If he's using a sagem 2504n, sr101 or sr102 and has DLM train the line, it could be 9Mb+.
Otherwise, 7-8Mb would be the norm to expect.
-
The Following User Says Thank You to gymno For This Useful Post:
joe pineapples (30-01-14)
- 30-01-14, 11:55 AM #3
Re: What speed 'should' he get?
Nah its the old white Netgear one. I think he'd be pleased with 7-8 to be honest
- 30-01-14, 12:18 PM #4
Re: What speed 'should' he get?
Yeah, as long as he's not on 'connect', if you did get someone at sky willing to manually configure it, 7-8Mb is what a downstream attenuation of 44db usually yields.
All lines are different though, so it could be a little outside of that range.
One limitation of doing it manually though is that they can only use a target downstream noise margin of 7db.
If DLM were to train it, it would most likely use 6db, which can sometimes yield an extra 1Mb.
- 30-01-14, 12:26 PM #5
Re: What speed 'should' he get?
No, same exchange as me so should be ok. Thanks for the tip on the DLM process. Might ask them to do that instead then.
- 30-01-14, 12:38 PM #6
Re: What speed 'should' he get?
Some people have been cheeky & had both done.
Manual configuration to last for the rest of that day.

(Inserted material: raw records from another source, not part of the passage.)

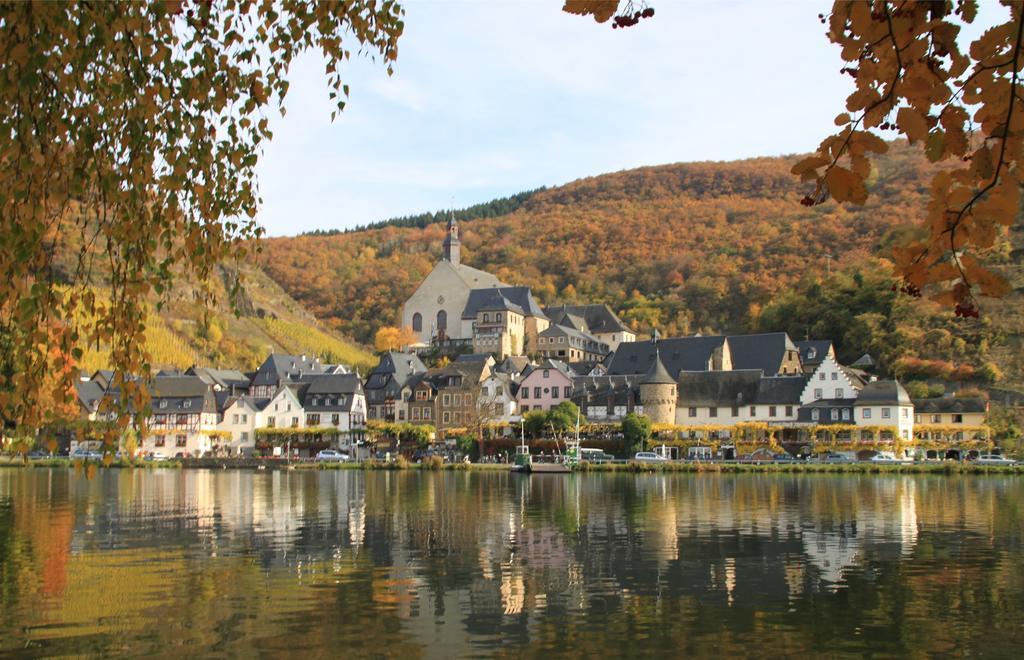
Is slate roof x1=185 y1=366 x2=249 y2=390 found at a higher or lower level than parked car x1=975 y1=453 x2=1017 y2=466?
higher

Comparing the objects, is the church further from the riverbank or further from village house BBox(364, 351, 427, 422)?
the riverbank

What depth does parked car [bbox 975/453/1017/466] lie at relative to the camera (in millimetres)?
59500

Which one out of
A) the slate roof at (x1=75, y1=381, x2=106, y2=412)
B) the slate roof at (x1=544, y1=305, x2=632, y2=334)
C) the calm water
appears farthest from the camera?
the slate roof at (x1=544, y1=305, x2=632, y2=334)

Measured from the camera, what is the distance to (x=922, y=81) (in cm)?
340

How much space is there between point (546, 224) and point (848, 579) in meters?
167

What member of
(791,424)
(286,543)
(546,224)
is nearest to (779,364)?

DLM set running to sync in the early hours of the following morning.
- 30-01-14, 05:58 PM #7
Re: What speed 'should' he get?
Well I thought that would have been a straight forward call to Sky, after identifying the problem at our end and rectifying it at our end (router now plugged into master socket through good quality faceplate, giving same 30.xdb snr as test socket). Spoke to their 1st line of help (not the CS team) and she apparently tried changing the speed, which wouldn't 'budge'(?). She was plesent enough to be honest, but I'd have gladly swapped that for some extra knowledge on her part. Anyway she's escalated it to the next level up (CS team), and they're going to do a '72 hour line test'
(there's nothing wrong with the soddin line as I already explained to her). Hopefully she meant they'll tweak the speed and make use of that extra snr they now have, which is all I wanted in the first place.....and has been done in the past on my own connection within the space of a few minutes, NOT 72 hours!!.
- 30-01-14, 06:25 PM #8
Re: What speed 'should' he get?
Yeah, i know where you're coming from.
It's a shame that all sky reps can't just have a big red DLM button on screen, ready to click.

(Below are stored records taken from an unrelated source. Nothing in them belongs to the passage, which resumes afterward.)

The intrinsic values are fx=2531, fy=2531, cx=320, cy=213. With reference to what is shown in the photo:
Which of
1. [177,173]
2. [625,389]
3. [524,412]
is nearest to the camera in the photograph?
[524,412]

I guess i've always been lucky in that respect.
Never had a reason to be frustrated with sky on the phone, so far.
I suppose by law of averages it must happen one day...
- 30-01-14, 07:35 PM #9
What speed 'should' he get?
When tier one are going through their troubleshooting their guide will ask if the available speed is higher than the trained in speed which they will be able to see, if they select yes to this answer they then get the option to run DLM.
If the option is not there for them to select then it means DLM is already running(perhaps automatically due to the changes you made or perhaps it was already due to instability when connected through an extension) however their system may not have updated at their end to show it was running.
If they do select DLM to run then they would not see an instant increase as DLM does not start straight away and the router wont retrain until the early hours of the morning so you may find that even though the issue was escalated DLM will actually be running and may increase the speed without having to wait 72 hours.
Sent from my iPad using Tapatalk HD
-
The Following User Says Thank You to Hedgehog1979 For This Useful Post:
joe pineapples (30-01-14)
- 06-02-14, 01:23 PM #10
Re: What speed 'should' he get?
Just to conclude this (hopefully), he's now getting 9.2 down with an snr @4.8. He'll be chuffed if it stays at that
. Two more days to go though guessing its now finished.